Continue the article about Alibaba's Wan 2.1 video models, starting right after its last sentence.

** DOCUMENT TEXT follows **

On Wednesday, Alibaba announced the launch of a new set of artificial intelligence (AI) video generation models known as Wan 2.1. These models are open-source and are designed for versatile use in both academic and commercial settings. The Chinese e-commerce leader has introduced various parameter-based versions of these models, which were initially unveiled in January. The company asserts that Wan 2.1 can produce highly realistic video content. Currently, these models are being shared on the AI and machine learning (ML) platform, Hugging Face.
Alibaba Unveils Wan 2.1 Video Generation Models
The newly released video AI models by Alibaba can be accessed through the Wan team’s Hugging Face page. Alongside, the page features details about the broader suite of large language models (LLMs) associated with Wan 2.1. There are four primary models available: T2V-1.3B, T2V-14B, I2V-14B-720P, and I2V-14B-480P. “T2V” refers to text-to-video, while “I2V” indicates image-to-video functionalities.
The smallest variant, Wan 2.1 T2V-1.3B, is designed to operate on consumer-grade GPUs equipped with a minimum of 8.19GB of vRAM. According to the company’s announcement, this AI model can generate a five-second video at 480p resolution using an Nvidia RTX 4090 in approximately four minutes.
Although the Wan 2.1 suite is primarily optimized for video creation, the models also possess capabilities for image generation, as well as transitioning from video to audio and editing video content. However, it’s important to note that the currently released open-source models do not support these more advanced features. For video generation, the models accept input prompts in both Chinese and English, along with image data.

** End of DOCUMENT TEXT **
** THE DATA follows **

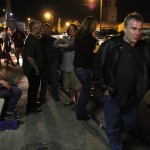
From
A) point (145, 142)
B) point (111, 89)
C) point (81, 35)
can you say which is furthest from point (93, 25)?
point (145, 142)

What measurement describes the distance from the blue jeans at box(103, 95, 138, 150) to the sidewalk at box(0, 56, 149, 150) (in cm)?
67

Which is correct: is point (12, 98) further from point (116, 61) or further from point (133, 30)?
point (133, 30)

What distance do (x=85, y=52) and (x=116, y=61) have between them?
1799 mm

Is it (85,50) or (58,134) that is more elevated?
(85,50)

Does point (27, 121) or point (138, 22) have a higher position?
point (138, 22)

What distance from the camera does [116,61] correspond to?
3.38 m

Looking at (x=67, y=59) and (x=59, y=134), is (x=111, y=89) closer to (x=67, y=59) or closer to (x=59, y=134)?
(x=59, y=134)

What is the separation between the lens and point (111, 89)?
347 centimetres

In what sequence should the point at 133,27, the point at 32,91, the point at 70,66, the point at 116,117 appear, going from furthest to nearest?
the point at 70,66, the point at 32,91, the point at 116,117, the point at 133,27

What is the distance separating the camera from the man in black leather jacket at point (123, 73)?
3344 millimetres

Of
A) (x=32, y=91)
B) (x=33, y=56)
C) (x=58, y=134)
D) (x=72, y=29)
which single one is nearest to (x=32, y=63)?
(x=33, y=56)

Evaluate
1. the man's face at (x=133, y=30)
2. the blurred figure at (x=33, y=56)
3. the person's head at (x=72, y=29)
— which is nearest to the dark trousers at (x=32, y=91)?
the blurred figure at (x=33, y=56)

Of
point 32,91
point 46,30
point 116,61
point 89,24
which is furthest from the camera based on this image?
point 46,30

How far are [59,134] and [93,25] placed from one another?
6.78 ft
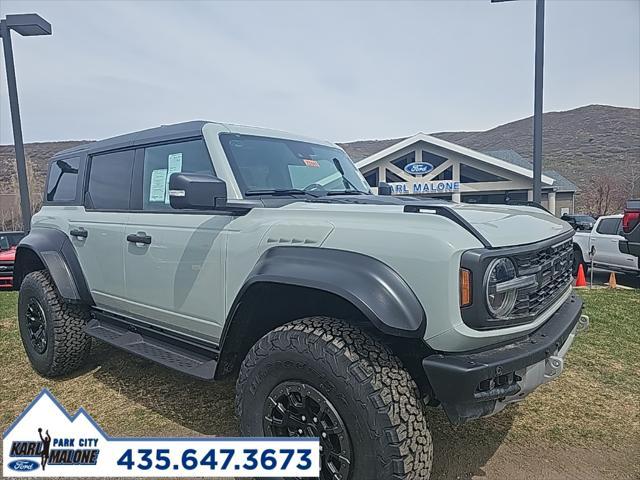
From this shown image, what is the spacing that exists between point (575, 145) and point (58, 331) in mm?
108094

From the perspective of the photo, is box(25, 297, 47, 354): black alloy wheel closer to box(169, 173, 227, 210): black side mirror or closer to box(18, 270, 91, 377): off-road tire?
box(18, 270, 91, 377): off-road tire

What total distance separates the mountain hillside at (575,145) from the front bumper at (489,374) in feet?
149

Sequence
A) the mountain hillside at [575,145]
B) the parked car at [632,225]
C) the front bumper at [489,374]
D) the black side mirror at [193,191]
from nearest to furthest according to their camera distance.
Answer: the front bumper at [489,374] < the black side mirror at [193,191] < the parked car at [632,225] < the mountain hillside at [575,145]

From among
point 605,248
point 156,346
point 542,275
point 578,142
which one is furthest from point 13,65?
point 578,142

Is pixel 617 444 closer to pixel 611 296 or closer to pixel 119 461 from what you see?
pixel 119 461

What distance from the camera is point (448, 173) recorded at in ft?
85.1

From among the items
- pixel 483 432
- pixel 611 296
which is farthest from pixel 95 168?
pixel 611 296

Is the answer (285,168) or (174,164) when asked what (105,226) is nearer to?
(174,164)

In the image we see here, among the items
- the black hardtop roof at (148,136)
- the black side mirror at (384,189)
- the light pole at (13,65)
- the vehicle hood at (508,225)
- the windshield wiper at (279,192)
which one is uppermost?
the light pole at (13,65)

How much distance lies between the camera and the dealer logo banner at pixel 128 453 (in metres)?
2.33

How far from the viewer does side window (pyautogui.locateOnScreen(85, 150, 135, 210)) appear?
3.80m

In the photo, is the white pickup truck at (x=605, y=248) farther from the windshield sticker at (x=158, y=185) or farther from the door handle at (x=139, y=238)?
the door handle at (x=139, y=238)

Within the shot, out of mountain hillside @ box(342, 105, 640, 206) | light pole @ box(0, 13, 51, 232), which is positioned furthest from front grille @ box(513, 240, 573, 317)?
mountain hillside @ box(342, 105, 640, 206)

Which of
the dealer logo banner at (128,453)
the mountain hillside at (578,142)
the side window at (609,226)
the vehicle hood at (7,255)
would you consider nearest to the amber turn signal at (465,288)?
Answer: the dealer logo banner at (128,453)
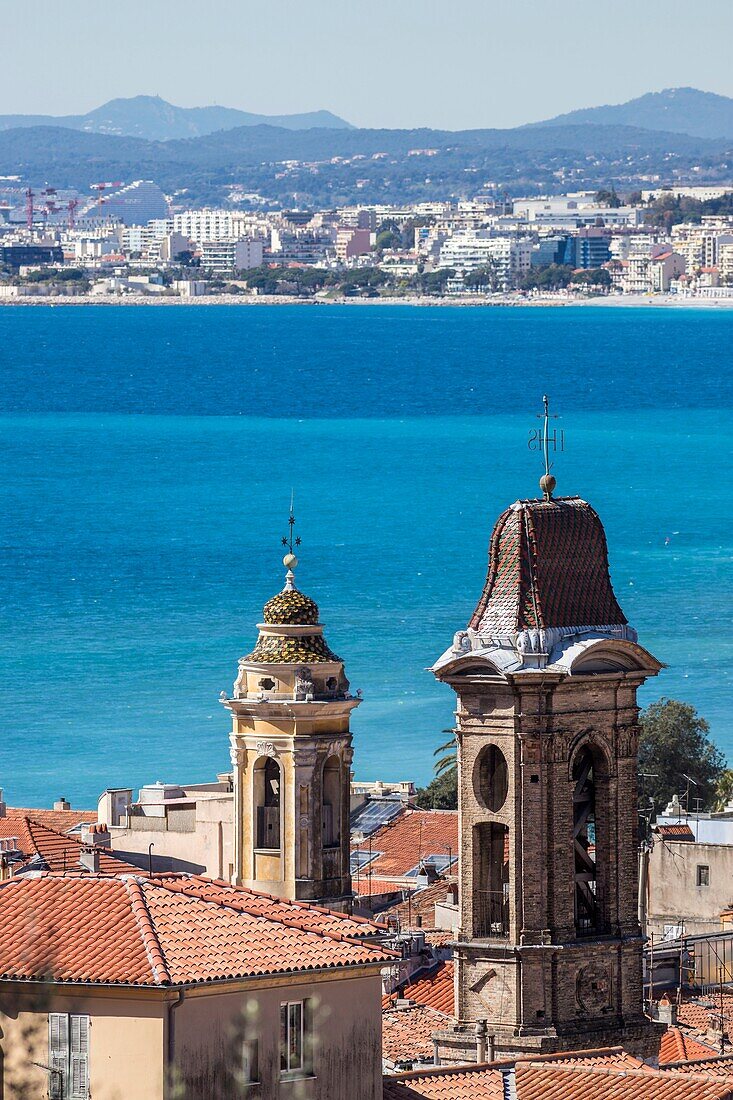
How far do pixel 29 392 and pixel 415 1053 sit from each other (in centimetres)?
15239

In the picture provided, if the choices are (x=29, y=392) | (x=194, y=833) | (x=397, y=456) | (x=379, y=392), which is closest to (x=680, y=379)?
(x=379, y=392)

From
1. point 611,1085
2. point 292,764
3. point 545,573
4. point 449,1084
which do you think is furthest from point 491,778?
point 611,1085

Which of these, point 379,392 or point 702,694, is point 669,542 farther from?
point 379,392

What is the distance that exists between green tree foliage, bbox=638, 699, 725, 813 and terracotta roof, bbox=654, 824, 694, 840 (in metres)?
7.19

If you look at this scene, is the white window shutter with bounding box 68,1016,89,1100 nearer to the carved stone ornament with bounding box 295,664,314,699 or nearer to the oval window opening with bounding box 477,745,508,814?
the oval window opening with bounding box 477,745,508,814

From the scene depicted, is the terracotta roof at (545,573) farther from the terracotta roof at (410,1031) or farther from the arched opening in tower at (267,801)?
the terracotta roof at (410,1031)

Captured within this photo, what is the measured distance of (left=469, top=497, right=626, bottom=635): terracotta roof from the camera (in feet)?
63.1

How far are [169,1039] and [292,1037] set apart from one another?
80 centimetres

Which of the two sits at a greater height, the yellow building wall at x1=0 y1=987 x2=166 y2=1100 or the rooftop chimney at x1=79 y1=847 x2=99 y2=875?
the rooftop chimney at x1=79 y1=847 x2=99 y2=875

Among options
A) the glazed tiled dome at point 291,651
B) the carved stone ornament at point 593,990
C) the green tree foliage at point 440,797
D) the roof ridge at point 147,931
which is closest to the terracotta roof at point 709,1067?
the carved stone ornament at point 593,990

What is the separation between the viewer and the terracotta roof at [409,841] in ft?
107

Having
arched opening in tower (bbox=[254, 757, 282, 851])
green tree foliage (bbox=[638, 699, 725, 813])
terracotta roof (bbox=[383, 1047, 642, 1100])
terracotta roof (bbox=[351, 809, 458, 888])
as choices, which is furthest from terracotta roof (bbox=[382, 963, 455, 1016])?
green tree foliage (bbox=[638, 699, 725, 813])

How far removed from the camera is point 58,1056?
1259 centimetres

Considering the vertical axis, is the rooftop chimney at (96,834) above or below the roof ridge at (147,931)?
below
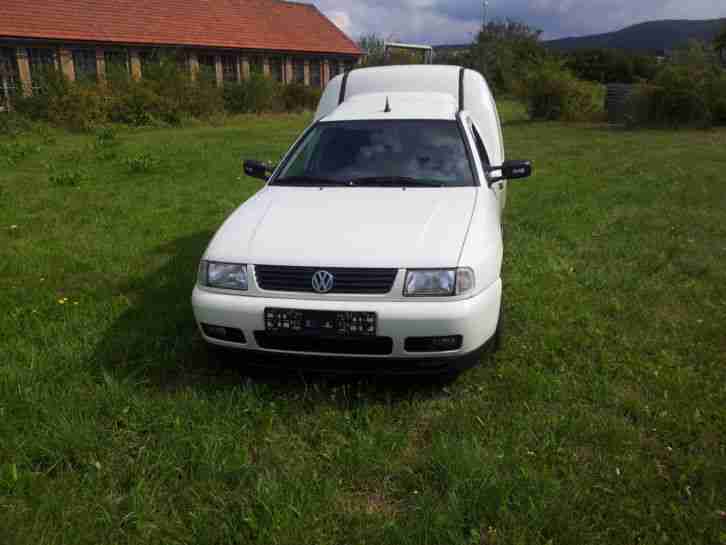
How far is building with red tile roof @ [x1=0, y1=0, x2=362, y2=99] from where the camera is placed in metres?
25.4

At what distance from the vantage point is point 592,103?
78.8 feet

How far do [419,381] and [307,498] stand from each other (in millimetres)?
1183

** End of THE DATA **

## FINAL ANSWER
In terms of architecture, the research team revealed that the Wan 2.1 models incorporate a diffusion transformer framework, enhanced with innovative variational autoencoders (VAE) and various training techniques.
A standout feature of these AI models is the implementation of a novel 3D causal VAE architecture, referred to as Wan-VAE. This development improves spatiotemporal compression while minimizing memory consumption. The autoencoder is capable of encoding and decoding videos of unlimited length at 1080p resolution without losing crucial temporal information, which allows for more consistent video generation.
Based on internal assessments, Alibaba has claimed that the Wan 2.1 models outshine OpenAI’s Sora AI model in terms of consistency, scene generation quality, precision in single object recognition, and spatial positioning.
The models are distributed under the Apache 2.0 license. While this permits unrestricted use for academic and research endeavors, there are several limitations associated with commercial applications.